Army Ranger school is recognized force-wide as perhaps the best leadership school in the United States military. The 61-day course focuses on small unit tactics, building combat leaders under intense mental and physical stresses. Graduates of the intensive program are awarded the Ranger Tab, which is worn on the upper shoulder of the left sleeve on the Army Combat Uniform and is authorized for wear for the remainder of a soldier’s career. Now, for the first time ever, a female U.S. Air Force Airman has successfully completed the course and been awarded the coveted Ranger Tab.

First Lt. Chelsey Hibsch was awarded her Ranger Tab in a ceremony held at Fort Benning, Georgia on August 30. The security forces officer, assigned to the 821st Contingency Response Squadron at Travis Air Force Base, California, first had to make it through the Ranger Assessment Course held at Camp Bullis, Texas — but according to the Airman, it was that assessment course that prompted her to go after her Ranger Tab. These weren’t Hibsch’s first notable accomplishments in service either.
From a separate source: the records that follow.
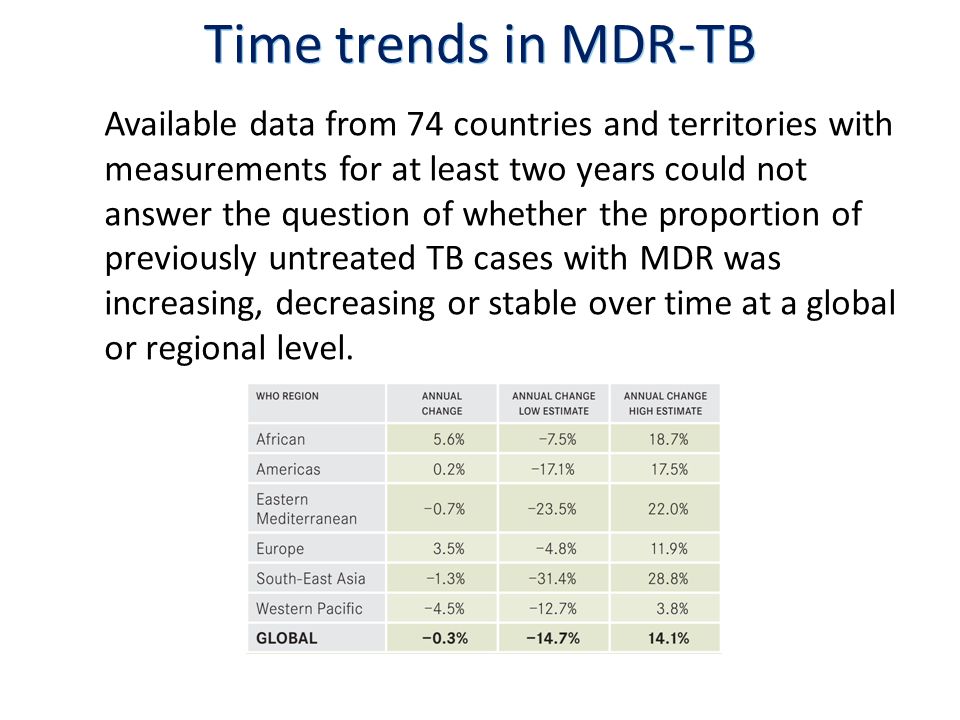 Time trends in MDR-TB

Available data from 74 countries and territories with measurements for at least two years could not answer the question of whether the proportion of previously untreated TB cases with MDR was increasing, decreasing or stable over time at a global or regional level.

| WHO REGION | ANNUAL CHANGE | ANNUAL CHANGE LOW ESTIMATE | ANNUAL CHANGE HIGH ESTIMATE |
|---|---|---|---|
| African | 5.6% | −7.5% | 18.7% |
| Americas | 0.2% | −17.1% | 17.5% |
| Eastern Mediterranean | −0.7% | −23.5% | 22.0% |
| Europe | 3.5% | −4.8% | 11.9% |
| South-East Asia | −1.3% | −31.4% | 28.8% |
| Western Pacific | −4.5% | −12.7% | 3.8% |
| GLOBAL | −0.3% | −14.7% | 14.1% |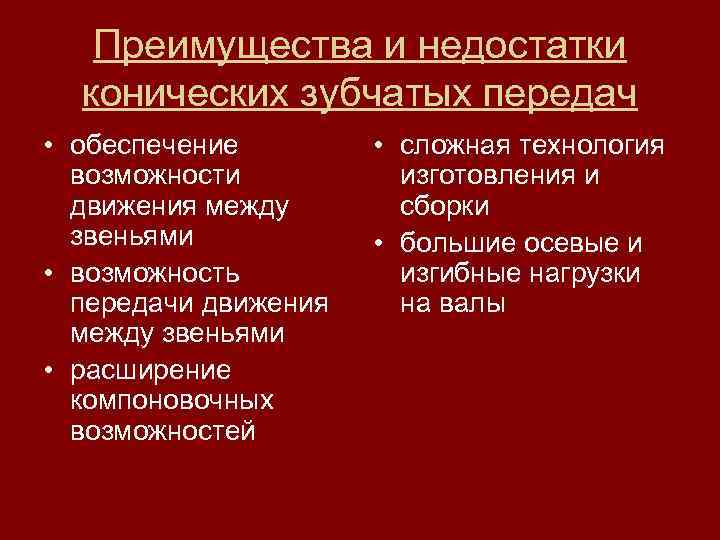 Преимущества и недостатки конических зубчатых передач

• обеспечение возможности движения между звеньями
• возможность передачи движения между звеньями
• расширение компоновочных возможностей

• сложная технология изготовления и сборки
• большие осевые и изгибные нагрузки на валы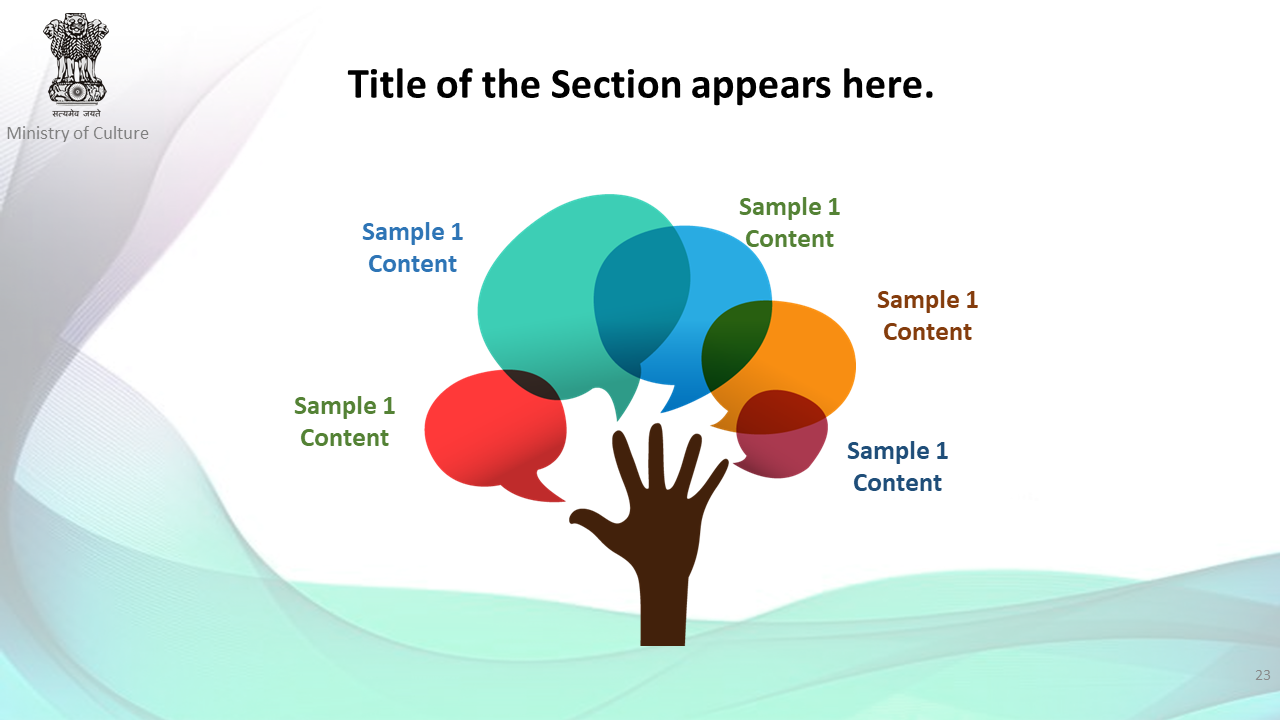 सत्यमेव जयते
Ministry of Culture

Title of the Section appears here.

Sample 1 Content

Sample 1 Content

Sample 1 Content

Sample 1 Content

Sample 1 Content

23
In 2018, Hibsch’s Pacific Air Forces security forces team won the Advanced Combat Skills Assessment competition, as well as the 2018 Air Force Defender Challenge title.

“These are the key tasks and skills we need to have confidence in as security forces members,” Hibsch said during an interview for the ACSA competition. “You’re going to fall back on the level of your training and this just goes to show how good our squadron’s been about training.”

In total, more than two dozen female service members have successfully completed Army Ranger School and earned their Tab since the course was opened to females in 2015, but Hibsch is the first woman from the Air Force to make it through the grueling training and successfully come out on the other side. In fact, according to the U.S. Army, only about 300 Airmen have ever earned their Ranger Tab since Air Force personnel started being allowed in the program in 1955, placing Hibsch in elite company regardless of gender.